BRANO DEL DOCUMENTO ->
══════════════════════════════

Quando sono ragazzino e, in una città di provincia come Tortona, l’amore per il cinema, per un cinema altro e alieno, è quello che mi distingue dai miei coetanei. In mezzo a registi come Fassbinder o Lynch, Cronenberg o Herzog, dei quali sono piene le pagine delle riviste di cinema che divoro, vengo incidentalmente a conoscenza dei film di Fulci. I titoli, da Non si sevizia un paperino a Paura nella città dei morti viventi, mi fanno immaginare un mondo che voglio assolutamente conoscere. Piano piano inizio a vedere i suoi lavori – cosa non semplice nei primi anni ’90 –, a leggere la sua storia, e nasce il mio amore per questo regista allora così sottovalutato ma la cui grandezza mi invade e mi entusiasma da subito. Fulci non è il mio regista preferito, ma è quello che, non saprei perché, ha fatto scattare in me delle emozioni che difficilmente ho provato con altri autori.

══════════════════════════════

RIGHE MOSTRATE ->
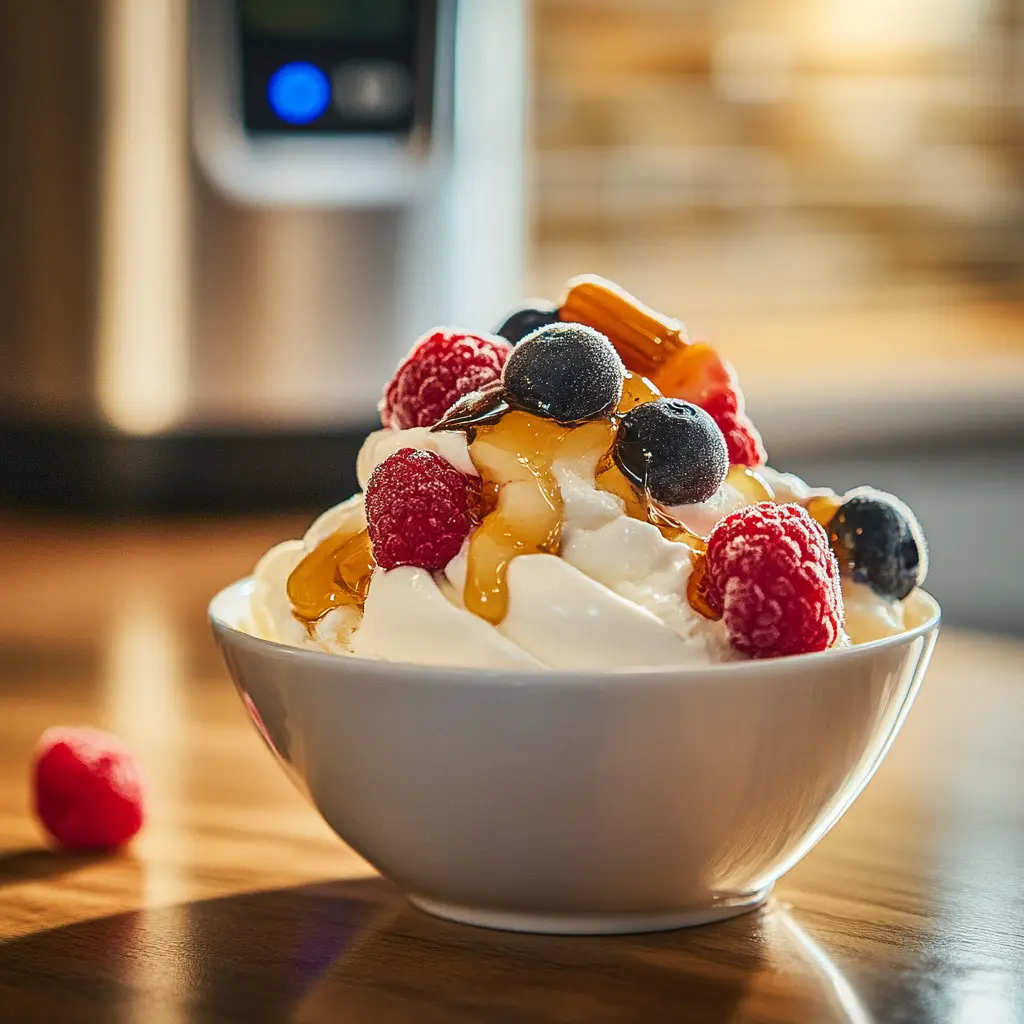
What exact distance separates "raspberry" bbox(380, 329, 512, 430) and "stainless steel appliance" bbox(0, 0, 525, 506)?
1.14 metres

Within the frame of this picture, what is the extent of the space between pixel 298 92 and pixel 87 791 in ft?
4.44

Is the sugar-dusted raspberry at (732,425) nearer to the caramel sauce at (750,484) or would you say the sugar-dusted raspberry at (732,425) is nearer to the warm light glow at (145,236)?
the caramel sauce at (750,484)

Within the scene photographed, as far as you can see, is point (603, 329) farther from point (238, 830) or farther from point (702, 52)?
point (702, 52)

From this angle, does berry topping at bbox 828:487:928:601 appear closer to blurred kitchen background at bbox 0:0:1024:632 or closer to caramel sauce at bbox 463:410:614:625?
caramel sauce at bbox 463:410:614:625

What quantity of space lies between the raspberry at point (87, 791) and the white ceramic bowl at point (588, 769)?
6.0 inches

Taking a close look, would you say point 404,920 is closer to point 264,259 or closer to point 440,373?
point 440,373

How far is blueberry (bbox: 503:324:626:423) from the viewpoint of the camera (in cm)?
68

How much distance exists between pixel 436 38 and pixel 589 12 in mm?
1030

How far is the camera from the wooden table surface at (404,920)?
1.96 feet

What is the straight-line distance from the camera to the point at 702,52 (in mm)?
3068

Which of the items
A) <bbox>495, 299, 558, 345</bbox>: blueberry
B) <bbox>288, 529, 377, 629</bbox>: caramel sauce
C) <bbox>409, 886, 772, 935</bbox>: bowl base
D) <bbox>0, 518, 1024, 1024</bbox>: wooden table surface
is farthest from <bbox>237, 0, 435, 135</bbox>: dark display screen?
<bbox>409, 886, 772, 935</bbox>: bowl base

══════════════════════════════

COSE DA FARE ->
(a) Qual è la città di provincia nominata nel brano?
(b) Riporta fedelmente dal brano il tratto che va da "Quando sono ragazzino" fino a "con altri autori.".
(c) Elenca tutti i registi menzionati per cognome nel brano.
Le righe non hanno alcun legame con il brano.

RISPOSTE NUMERATE ->
(a) Tortona.

(b)
Quando sono ragazzino e, in una città di provincia come Tortona, l’amore per il cinema, per un cinema altro e alieno, è quello che mi distingue dai miei coetanei. In mezzo a registi come Fassbinder o Lynch, Cronenberg o Herzog, dei quali sono piene le pagine delle riviste di cinema che divoro, vengo incidentalmente a conoscenza dei film di Fulci. I titoli, da Non si sevizia un paperino a Paura nella città dei morti viventi, mi fanno immaginare un mondo che voglio assolutamente conoscere. Piano piano inizio a vedere i suoi lavori – cosa non semplice nei primi anni ’90 –, a leggere la sua storia, e nasce il mio amore per questo regista allora così sottovalutato ma la cui grandezza mi invade e mi entusiasma da subito. Fulci non è il mio regista preferito, ma è quello che, non saprei perché, ha fatto scattare in me delle emozioni che difficilmente ho provato con altri autori.

(c) Fassbinder, Lynch, Cronenberg, Herzog, Fulci.